The Z/28 name isn’t short on heritage. Chevrolet first used the badge on a Camaro in 1967, a special edition for the Sports Car Club of America's Trans-Am 2 class races. Subsequent cars lost some of the viscerality that made the original special, but the 2014 Camaro Z/28 aims to redress that in the most honest ways possible.
That means pairing a meaty engine with the best in race-ready components and a serious diet. Efforts to cut weight have been relentless, in fact: Z/28 buyers will find air conditioning is an option, as is a basic audio system. That’s only the start of Chevrolet’s efforts, however.
In all, over 190 parts are unique to this particular version of the car. Special 19-inch Pirelli P-Zero 305/30 tires and lightweight alloy wheels save almost 22 kilos. They’re matched with vast carbon ceramic brakes almost 10 kilos lighter than the regular Camaro’s. You still get rear seats, but the bench has been reduced by 4.7 kilos, about the same as has been cut from acoustic insulation.

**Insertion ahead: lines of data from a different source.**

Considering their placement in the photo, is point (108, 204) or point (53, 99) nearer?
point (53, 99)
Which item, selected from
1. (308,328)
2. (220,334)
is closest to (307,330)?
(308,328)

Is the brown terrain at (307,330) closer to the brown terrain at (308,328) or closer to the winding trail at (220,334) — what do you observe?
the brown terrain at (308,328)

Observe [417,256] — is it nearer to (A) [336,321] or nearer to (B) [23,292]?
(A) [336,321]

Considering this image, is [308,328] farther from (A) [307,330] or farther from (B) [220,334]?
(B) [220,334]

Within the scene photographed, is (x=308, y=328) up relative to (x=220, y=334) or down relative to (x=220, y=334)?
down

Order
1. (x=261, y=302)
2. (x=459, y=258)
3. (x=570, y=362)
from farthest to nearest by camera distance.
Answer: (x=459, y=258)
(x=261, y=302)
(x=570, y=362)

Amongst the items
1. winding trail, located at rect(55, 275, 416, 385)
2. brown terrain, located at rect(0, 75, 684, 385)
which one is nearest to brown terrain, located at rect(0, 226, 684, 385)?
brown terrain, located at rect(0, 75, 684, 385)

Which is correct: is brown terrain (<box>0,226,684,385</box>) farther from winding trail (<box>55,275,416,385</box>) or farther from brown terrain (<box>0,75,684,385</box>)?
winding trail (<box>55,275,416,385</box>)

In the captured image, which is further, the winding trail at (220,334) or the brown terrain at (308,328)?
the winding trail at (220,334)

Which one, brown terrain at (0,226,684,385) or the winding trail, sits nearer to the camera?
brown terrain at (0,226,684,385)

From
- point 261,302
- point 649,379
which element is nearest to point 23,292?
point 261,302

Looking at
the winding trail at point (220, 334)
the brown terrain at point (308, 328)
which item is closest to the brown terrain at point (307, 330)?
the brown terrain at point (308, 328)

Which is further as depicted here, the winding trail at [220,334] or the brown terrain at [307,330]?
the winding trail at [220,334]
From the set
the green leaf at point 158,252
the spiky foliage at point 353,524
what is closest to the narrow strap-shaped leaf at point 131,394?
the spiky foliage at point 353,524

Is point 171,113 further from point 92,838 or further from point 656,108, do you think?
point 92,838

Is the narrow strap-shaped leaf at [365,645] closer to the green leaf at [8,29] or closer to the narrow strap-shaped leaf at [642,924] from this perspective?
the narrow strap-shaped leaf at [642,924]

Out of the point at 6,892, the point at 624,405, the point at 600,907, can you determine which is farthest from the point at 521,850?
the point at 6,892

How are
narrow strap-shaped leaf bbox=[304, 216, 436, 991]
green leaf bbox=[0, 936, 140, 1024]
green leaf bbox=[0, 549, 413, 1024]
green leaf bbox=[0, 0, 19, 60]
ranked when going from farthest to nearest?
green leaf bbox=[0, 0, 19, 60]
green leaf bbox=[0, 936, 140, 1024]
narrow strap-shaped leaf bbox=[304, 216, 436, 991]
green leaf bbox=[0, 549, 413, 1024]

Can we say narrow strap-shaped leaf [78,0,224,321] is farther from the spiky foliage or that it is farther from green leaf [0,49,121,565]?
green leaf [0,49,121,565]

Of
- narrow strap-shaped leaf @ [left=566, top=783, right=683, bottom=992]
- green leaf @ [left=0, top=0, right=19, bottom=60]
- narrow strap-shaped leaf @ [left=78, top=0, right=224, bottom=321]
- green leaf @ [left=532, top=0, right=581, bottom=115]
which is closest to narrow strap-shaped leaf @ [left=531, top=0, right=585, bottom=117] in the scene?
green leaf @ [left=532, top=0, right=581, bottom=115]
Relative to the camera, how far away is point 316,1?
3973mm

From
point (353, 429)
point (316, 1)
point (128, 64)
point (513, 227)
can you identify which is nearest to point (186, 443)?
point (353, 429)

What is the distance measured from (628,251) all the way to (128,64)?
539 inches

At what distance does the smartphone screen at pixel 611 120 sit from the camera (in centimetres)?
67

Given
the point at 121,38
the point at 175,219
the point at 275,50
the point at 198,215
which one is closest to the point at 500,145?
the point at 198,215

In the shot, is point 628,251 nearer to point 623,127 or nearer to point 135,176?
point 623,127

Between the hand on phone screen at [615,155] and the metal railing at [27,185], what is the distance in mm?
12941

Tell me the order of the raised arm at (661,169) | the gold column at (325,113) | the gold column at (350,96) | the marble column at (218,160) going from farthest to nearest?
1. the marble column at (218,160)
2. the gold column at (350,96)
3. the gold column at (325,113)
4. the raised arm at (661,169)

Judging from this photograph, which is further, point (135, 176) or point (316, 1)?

Some of the smallest cuts show just how keen the Z/28 team was to reduce the curb weight. Making the rear glass 0.3mm thinner shaved 400 grams; by stripping out the redundant wiring from the cable harness, a further 500 grams was cut.
Even the badge has been disemboweled in the name of weight and cooling, the middle snipped out to make a “Flowtie” to improve airflow and help keep temperatures down.
What was added in, therefore, is the best a road-legal track car could hope for. There’s a new, more efficient liquid-to-liquid cooling system for the engine oil, transmission, and differential, while a new dry sump lubrication system is designed to maintain oil pressure even at high Gs in the corners.
There’s even the evocatively named “Fly Car Mode” which, rather than letting the traction control kill the power if you manage to get some space between the tires and the track, keeps the torque flowing so that there’s no delay when you’re back on the ground again.
Still, even with Chevrolet’s best efforts, the Z/28 still tips the scales at 3,820 pounds. You might think that, like the old Z/28 cars, that means it’s all about straight line performance, but the new model is intended to turn just as well.
Chevrolet opted for an AAM Helical limited slip which automatically flips between three modes for the entry, midpoint, and exit of each corner, balancing grip and torque for the best performance. Meanwhile, the same monotube shock absorbers Aston Martin used on its boutique One-77 super car allowed Chevrolet to independently tune the compression and rebound on the Z/28.
It sounds complex. On the track, though, it all comes together in a very simple way. Hit the throttle, surge forward, then rely on the incredible stopping power of the brakes to shed speed at the very last moment. The Z/28 turns with video game degrees of ease, with five levels of stability control ranging from wet condition coddling through to relying solely on the driver’s skills.
Then you stomp on the gas again, and enjoy the increasingly rare sound of a naturally-aspirated V8. Chevrolet will only offer the Z/28 with a six speed Tremac TR60-60 manual gearbox, and it’s a beautiful transmission, the Alcantara-wrapped shifter slotting neatly between ratios as the Camaro throws down its broad torque range.
Arguably most gratifying is that you don’t need to have the skills of a professional racing car driver to feel like you’re enjoying yourself. Neither do you need to turn off the Z/28’s electronic brain to have fun.
In fact, the Camaro flatters everyday drivers who treat it with enthusiasm and, while it’s certainly possible to push too hard, when it breaks out of line it does so in a generally predictable way rather than suddenly hurling you off the asphalt.
I’m a fair driver though certainly nothing special, but after a couple of laps to acclimatize myself, I was soon throwing the Z/28 around with familiarity, hopelessly charmed by its proclivity for late braking and throttle stomping exits from corners.
The sticking point for many will be the price: $75,000 is a lot to pay for a track car. Chevrolet’s sales expectations are conservative, and the company only plans to make a few thousand Camaro Z/28’s. Although it’s neither cheap nor especially practical off the track, nonetheless it’ll arguably be the epitome of a modern muscle car when it goes on sale, the playful brute the Camaro range needed.